Information START

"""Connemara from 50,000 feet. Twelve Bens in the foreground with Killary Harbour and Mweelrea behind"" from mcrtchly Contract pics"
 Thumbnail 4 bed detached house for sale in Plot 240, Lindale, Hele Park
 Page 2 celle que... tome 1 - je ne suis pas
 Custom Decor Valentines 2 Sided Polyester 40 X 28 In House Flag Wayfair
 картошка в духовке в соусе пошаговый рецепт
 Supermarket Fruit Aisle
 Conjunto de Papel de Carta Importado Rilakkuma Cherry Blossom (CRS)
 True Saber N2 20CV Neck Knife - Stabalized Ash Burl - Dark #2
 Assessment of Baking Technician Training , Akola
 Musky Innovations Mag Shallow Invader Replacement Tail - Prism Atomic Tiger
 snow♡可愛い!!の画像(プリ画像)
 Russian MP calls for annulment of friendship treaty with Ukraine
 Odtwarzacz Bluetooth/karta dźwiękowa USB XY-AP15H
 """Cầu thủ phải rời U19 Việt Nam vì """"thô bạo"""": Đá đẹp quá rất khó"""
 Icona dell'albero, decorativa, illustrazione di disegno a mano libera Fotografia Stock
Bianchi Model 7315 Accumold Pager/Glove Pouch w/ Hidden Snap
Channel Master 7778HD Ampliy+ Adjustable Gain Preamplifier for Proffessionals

Information END

Activity
All lines from the one that contains "Custom Decor Valentines" to the last line above must be given again exactly, with both included and nothing added.

Task solution
 Custom Decor Valentines 2 Sided Polyester 40 X 28 In House Flag Wayfair
 картошка в духовке в соусе пошаговый рецепт
 Supermarket Fruit Aisle
 Conjunto de Papel de Carta Importado Rilakkuma Cherry Blossom (CRS)
 True Saber N2 20CV Neck Knife - Stabalized Ash Burl - Dark #2
 Assessment of Baking Technician Training , Akola
 Musky Innovations Mag Shallow Invader Replacement Tail - Prism Atomic Tiger
 snow♡可愛い!!の画像(プリ画像)
 Russian MP calls for annulment of friendship treaty with Ukraine
 Odtwarzacz Bluetooth/karta dźwiękowa USB XY-AP15H
 """Cầu thủ phải rời U19 Việt Nam vì """"thô bạo"""": Đá đẹp quá rất khó"""
 Icona dell'albero, decorativa, illustrazione di disegno a mano libera Fotografia Stock
Bianchi Model 7315 Accumold Pager/Glove Pouch w/ Hidden Snap
Channel Master 7778HD Ampliy+ Adjustable Gain Preamplifier for Proffessionals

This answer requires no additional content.